Читаем Моя летопись. Воспоминания полностью

Ну и Гуськин! Вот это антрепренер! За таким не пропадешь.

– А скажите, Гуськин, – спрашивает Аверченко, – вам, наверное, очень много приходилось возить гастролеров?

– Э, таки порядочно. Хор возил, труппу возил. Вы спросите Гуськина, чего Гуськин не возил.

– Так вы, вероятно, миллионы заработали на этих валовых сборах-то?

– Миллионы? Хе! Дайте мне разницу. Дайте мне разницу от двадцати тысяч, так я уже буду доволен.

– Ничего не понимаю, – шепчу я Аверченке. – Какую ему нужно разницу?

– Это значит, что он так мало заработал, что если вычесть эту сумму из двадцати тысяч, то он с удовольствием возьмет разницу.

Господи, какой сложный человек мой Гуськин.

– Гуськин, почему вы так мало зарабатывали?

– Потому, что я Гуськин, а не Русланский. Я смотрю, чтобы гастролеру было хорошо, чтобы ему был первый номер в первой гостинице и чтобы прислуга его не колотила. А Русланский, так он думает, что импресарио должен сидеть в первом номере. Так я ему говорю: «Слушайте, Гольдшмукер, я такой же лорд, как и вы, так почему я могу ночевать в коридорчике, а вы должны в первом номере, а ваш гастролер на улице под зонтиком?» Русланский? Что такое Русланский? Я таки ему прямо сказал: когда Гуськин кончает гастроль, так гастролер говорит: «Жалко, что я не родился на денечек раньше, я бы дольше с Туськиным ездил». А когда Русланский кончает, так гастролер ему говорит: «Чтобы тебе, Гольдшмукер, ни дня ни покрышки». Да, ни дня ни покрышки. И еще называет его паршивцем, но я этого перед вами не повторяю. Что-о?

Но тут беседа наша прервалась, потому что поезд остановился, дверь вагона с визгом двинулась вбок и властный голос громко крикнул:

– Heraus![13]

А другой голос, менее властный, проблеял:

– У си злизайти!

– Новое дело! – говорит Гуськин и исчезает в мутной мгле.

Прыгаем в жидкую скользкую грязь. Прыгаем в неизвестное.

Расталкивая нас, лезут в вагон солдаты, проворно выбрасывают наш багаж и задвигают дверь.

Ночь, дождь, мутные огоньки ручных фонариков, солдаты.

Итак, мы снова под дождем на платформе.

Стоим, сбились тесной кучкой, как бараны в снежную бурю – стоят морды вместе, хвосты наружу. Ждем покорно. Верим – наш пастух Гуськин дело уладит.

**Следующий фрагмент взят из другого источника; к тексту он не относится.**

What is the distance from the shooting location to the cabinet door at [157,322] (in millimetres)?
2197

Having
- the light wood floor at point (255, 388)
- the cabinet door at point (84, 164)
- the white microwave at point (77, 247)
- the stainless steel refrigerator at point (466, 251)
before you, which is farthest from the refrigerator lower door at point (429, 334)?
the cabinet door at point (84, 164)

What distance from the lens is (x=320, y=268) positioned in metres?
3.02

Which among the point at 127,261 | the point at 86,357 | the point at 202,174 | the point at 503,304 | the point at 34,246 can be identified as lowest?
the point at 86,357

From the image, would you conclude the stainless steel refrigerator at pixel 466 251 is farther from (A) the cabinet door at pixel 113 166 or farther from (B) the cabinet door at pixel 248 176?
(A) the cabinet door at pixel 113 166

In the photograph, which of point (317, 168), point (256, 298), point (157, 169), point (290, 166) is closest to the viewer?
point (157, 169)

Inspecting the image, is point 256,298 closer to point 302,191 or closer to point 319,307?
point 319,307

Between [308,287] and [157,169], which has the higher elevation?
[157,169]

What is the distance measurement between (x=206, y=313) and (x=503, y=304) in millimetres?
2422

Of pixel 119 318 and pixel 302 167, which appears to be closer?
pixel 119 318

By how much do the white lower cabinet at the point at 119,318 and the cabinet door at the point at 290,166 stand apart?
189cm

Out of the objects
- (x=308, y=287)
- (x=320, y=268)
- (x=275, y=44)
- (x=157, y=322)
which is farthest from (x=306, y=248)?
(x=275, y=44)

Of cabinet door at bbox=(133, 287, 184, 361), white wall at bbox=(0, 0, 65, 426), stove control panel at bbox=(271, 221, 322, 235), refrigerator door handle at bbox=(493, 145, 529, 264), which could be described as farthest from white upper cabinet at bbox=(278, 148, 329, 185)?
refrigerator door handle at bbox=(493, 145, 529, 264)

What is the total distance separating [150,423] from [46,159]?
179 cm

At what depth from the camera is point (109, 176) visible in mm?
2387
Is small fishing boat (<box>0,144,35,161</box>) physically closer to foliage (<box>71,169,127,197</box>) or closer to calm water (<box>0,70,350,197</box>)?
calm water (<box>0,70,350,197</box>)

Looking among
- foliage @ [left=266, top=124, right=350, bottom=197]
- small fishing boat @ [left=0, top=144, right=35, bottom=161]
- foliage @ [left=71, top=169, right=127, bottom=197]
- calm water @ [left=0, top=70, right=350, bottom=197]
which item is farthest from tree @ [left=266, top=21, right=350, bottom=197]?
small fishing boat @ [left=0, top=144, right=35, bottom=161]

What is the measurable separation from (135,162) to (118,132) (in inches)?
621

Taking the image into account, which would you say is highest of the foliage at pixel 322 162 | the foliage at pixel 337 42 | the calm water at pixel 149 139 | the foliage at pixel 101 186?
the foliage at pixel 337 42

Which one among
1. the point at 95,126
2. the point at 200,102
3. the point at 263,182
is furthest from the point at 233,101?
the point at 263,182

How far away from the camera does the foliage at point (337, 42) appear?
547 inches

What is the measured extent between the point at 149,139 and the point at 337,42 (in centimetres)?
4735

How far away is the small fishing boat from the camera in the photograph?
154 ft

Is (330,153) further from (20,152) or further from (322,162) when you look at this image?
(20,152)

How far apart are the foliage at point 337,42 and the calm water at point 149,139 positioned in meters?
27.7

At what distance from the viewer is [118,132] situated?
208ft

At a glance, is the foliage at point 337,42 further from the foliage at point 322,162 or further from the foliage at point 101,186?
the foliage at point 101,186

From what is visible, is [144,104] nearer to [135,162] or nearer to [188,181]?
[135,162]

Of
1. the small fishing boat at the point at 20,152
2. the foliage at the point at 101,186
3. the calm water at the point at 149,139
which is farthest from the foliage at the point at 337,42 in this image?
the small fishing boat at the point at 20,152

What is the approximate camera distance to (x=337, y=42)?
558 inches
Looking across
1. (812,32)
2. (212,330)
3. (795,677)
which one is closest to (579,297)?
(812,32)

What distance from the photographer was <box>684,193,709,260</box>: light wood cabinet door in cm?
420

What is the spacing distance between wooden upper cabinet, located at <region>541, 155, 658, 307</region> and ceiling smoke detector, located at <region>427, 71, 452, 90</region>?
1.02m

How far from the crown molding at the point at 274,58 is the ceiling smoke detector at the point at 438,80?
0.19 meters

Не могу сказать, чтобы настроение у нас было очень унылое. Конечно, ужин и ночлег в теплой комнате были бы приятнее, чем мелкий дождичек на открытой платформе, но вкусы у нас выработались скромные. Уверенность, что буквально никто не собирается нас расстреливать, наполняла душу радостным удивлением и довольством. Дождик уютный, даже не очень мокрый… Право же, на свете совсем недурно живется.

Рядом с нами на вокзальной тележке сложен наш багаж. Сторожит его немецкий солдат.

Станция освещена скудно. Вдали светит стеклянная дверь – входят и выходят темные фигуры. Там, за этой дверью, наверное, и решаются судьбы мира.

Высокая черная тень шагает к нам. Это Гуськин.

– Опять начались муки Тантала – вертишься под дождем и не знаешь, кому совать взятку, – растерянно говорит он.

– Чего они от нас хотят, Гуськин?

– Хотят в карантин сажать. Плохо им, что у них в карантине пусто! Что-о? Я им говорю, что мы уже сидели. А они говорят – покажите бумаги, когда вы из Москвы выехали. А по бумагам неделю тому назад. А где же две недели карантина? Так я ответил – что? Я ответил, что я пойду деньги разменяю. А что вы хотите, чтобы я ответил на подобный вопрос?

– Как же быть?

– Как-нибудь будем. Пуганая ворона на кусты дует. Надо найти, кому дать. Для чего же они карантин выдумали? Нужно только разыскать какого-нибудь еврея, так он нам дорогу покажет.

Гуськин ушел.

– Знаете, господа, нужно попробовать поговорить с солдатом, – надумала я. – Оленушка, начнем говорить между собой по-немецки, чтобы расположить его в свою пользу. Хорошо?

– Я совсем немецкий забыла! – говорит Оленушка. – Помню кое-что из грамматики.

– Ничего, валяйте из грамматики, только с чувством.

– Аусгеноммен зинд: бинден, финден, клинген, – начала Оленушка, – гелинген, ринген…

– Веселее, Оленушка, оживленнее!..

– Нах, ауф, хинтер, небен, ин, штеен, мит дем аккузатив, – улыбаясь, щебетала Оленушка.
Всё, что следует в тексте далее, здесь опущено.